Now, the takaful system developed, and evolved to be the Malaysian model, has turned out to be viable to both participants as users or consumers, and shareholders as investors in term of the financial benefits that they have been enjoying. Right from inception, participants of all takaful products under both the Family Takaful Business and General Takaful Business have been receiving returns on their contributions or premium. In the case of General Takaful, taking the performance of Takaful Malaysia as a practical example, the rate of return for yearly renewable products such as takaful schemes for motor, fire, personal accident payable to participants is on the average has not been less than 35% p.a. In the same manner, shareholders have been enjoying dividends ever since it was first declared and paid in the fourth year of Takaful Malaysia’s operation.

As a system, takaful is steadily gaining popularity and this in fact has posed a challenge to the takaful operators. Measures have to be taken to reach out efficiently and effectively to the consumers in order to satisfy their insurance needs. In this respect, the pace of product development for takaful has been relatively fast. All in, takaful products would now be available to meet the insurance needs of all sectors of the community, both at the individual as well as the corporate levels. Perhaps taken a step further, there are takaful products designed specifically to cater for the needs of a particular sector of the community, normally considered to be of a low priority from the standpoint of conventional insurance. As an example, Takaful Malaysia provides two different products, namely Takaful Rumah Desa and Skim Takaful Baitul Saadah for the purpose of covering houses or private residences in the rural areas and including their owners. These are traditional houses usually built of wooden structure that are not normally readily accepted under the conventional insurance policy.
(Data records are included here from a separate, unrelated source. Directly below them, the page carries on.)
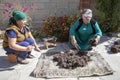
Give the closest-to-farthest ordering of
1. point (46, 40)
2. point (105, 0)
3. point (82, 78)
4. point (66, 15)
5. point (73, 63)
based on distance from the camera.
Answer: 1. point (82, 78)
2. point (73, 63)
3. point (46, 40)
4. point (105, 0)
5. point (66, 15)

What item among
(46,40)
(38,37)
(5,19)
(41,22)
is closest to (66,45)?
(46,40)

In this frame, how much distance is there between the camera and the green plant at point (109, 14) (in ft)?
21.8

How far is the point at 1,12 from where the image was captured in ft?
23.1

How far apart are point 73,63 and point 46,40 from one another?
1.46 metres

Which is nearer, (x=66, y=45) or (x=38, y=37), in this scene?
(x=66, y=45)

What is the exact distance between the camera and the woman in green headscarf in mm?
4570

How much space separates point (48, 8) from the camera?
7.08 m

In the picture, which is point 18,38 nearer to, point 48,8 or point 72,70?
point 72,70

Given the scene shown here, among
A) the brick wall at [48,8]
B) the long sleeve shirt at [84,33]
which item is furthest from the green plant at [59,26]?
the long sleeve shirt at [84,33]

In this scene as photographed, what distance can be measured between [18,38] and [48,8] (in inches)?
99.0

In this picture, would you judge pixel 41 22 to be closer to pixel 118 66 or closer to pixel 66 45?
pixel 66 45

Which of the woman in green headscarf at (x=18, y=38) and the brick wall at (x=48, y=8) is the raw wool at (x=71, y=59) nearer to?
the woman in green headscarf at (x=18, y=38)

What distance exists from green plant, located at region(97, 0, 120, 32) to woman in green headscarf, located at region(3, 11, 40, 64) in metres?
2.60

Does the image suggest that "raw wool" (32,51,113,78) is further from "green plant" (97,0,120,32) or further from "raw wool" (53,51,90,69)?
"green plant" (97,0,120,32)
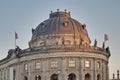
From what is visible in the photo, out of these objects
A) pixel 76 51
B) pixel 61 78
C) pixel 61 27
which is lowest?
pixel 61 78

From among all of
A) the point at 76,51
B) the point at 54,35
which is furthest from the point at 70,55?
the point at 54,35

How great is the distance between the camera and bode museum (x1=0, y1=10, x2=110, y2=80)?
91.9 metres

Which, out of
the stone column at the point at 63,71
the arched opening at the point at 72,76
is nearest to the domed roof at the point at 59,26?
the stone column at the point at 63,71

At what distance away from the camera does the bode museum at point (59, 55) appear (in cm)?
9188

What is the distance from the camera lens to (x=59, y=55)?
9212 cm

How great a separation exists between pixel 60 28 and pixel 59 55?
10.1 metres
The diversity of takaful is further illustrated from its ability to cater for the long-term financial needs as usually provided under a life-insurance type of product. This demonstrates takaful would be able to satisfy both the financial benefit due to early death of a breadwinner as well as savings for old age. Under takaful, these are long term family products that are essentially fixed term financial planning programme. Participants of the family product shall agree to participate in a takaful plan with a fixed period of maturity of their choice. For this purpose, a participant may choose a minimum term of 5 years or a maximum of 40 years. In consideration, the participant shall also agree to pay the takaful contribution in instalment monthly, quarterly, half-yearly or yearly within the term as long as he or she is alive. To ensure that the participation shall be in force at all times and the benefits would be payable in the event of a misfortune, the contribution must be paid on time according to the schedule of payment.
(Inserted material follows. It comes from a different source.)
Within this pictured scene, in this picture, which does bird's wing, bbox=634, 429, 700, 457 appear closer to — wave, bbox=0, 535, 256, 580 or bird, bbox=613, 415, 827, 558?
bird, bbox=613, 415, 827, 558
As the transactional aspect of takaful is not based on the contract of buying and selling, contrary to a conventional life insurance policy, the family plan does not charge a premium. To a policyholder the price of buying a life policy would be the premium charged, usually depending upon the former’s age. The older the policyholder the higher would be the premium. This does not happen in takaful. In a sense, there is no compulsion in terms of the amount of contribution to be paid. Therefore, the question of financial capacity or affordability on the part of the participant does not arise.
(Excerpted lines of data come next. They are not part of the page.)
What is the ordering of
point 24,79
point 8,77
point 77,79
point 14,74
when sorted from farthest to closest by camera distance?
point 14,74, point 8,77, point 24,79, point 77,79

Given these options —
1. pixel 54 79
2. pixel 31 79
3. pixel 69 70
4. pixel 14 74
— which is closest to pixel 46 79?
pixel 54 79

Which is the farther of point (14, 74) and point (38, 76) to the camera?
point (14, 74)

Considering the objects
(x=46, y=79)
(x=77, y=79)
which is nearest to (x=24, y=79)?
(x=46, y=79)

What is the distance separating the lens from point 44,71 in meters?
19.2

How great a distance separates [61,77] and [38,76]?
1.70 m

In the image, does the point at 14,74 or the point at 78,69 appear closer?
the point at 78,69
Once the participant has chosen the term of the plan, the next decision he has to make would be his choice of the amount of contribution. For this purpose, for most people it should not exceed 10% of their income. The operator, however, as a matter of policy would set the minimum amount.

The contribution paid shall be credited into the Family Takaful Fund which is sub-divided into two accounts, namely Participant’s Account (PA) and Participants’ Special Accounts (PSA). A huge portion of the contribution that represents the core savings of the participant is in the PA, whilst the balance is for the PSA designed to assume the mortality liability of all participants.

How much of the contribution meant for the PSA shall be based on the mortality table and other actuarial requirements as certified by a qualified actuary in accordance with the Takaful Act 1984. This approach would not be contrary to Shariah as the assumption is merely a sound technical strategy to ensure good governance in the management of takaful operation that would create confidence among participants. In general, mortality basis is relatively low. Thus the corresponding rate of the contribution for the PSA would be relatively small. For Takaful Malaysia the rates range between 3% to 13% depending upon the age of the participant at the inception as well as the term of the family plan.

What is important from the contractual point of view is that the amount credited into the PSA is made as tabarru’ or donation by the participant. The total aggregate of the tabarru’ paid by all participants in the PSA would be the benevolent fund that provides certain benefits in the event of death of a participant. The death benefit from the PSA would be calculated from the date of death to the date of maturity of the plan based on the amount of contribution paid.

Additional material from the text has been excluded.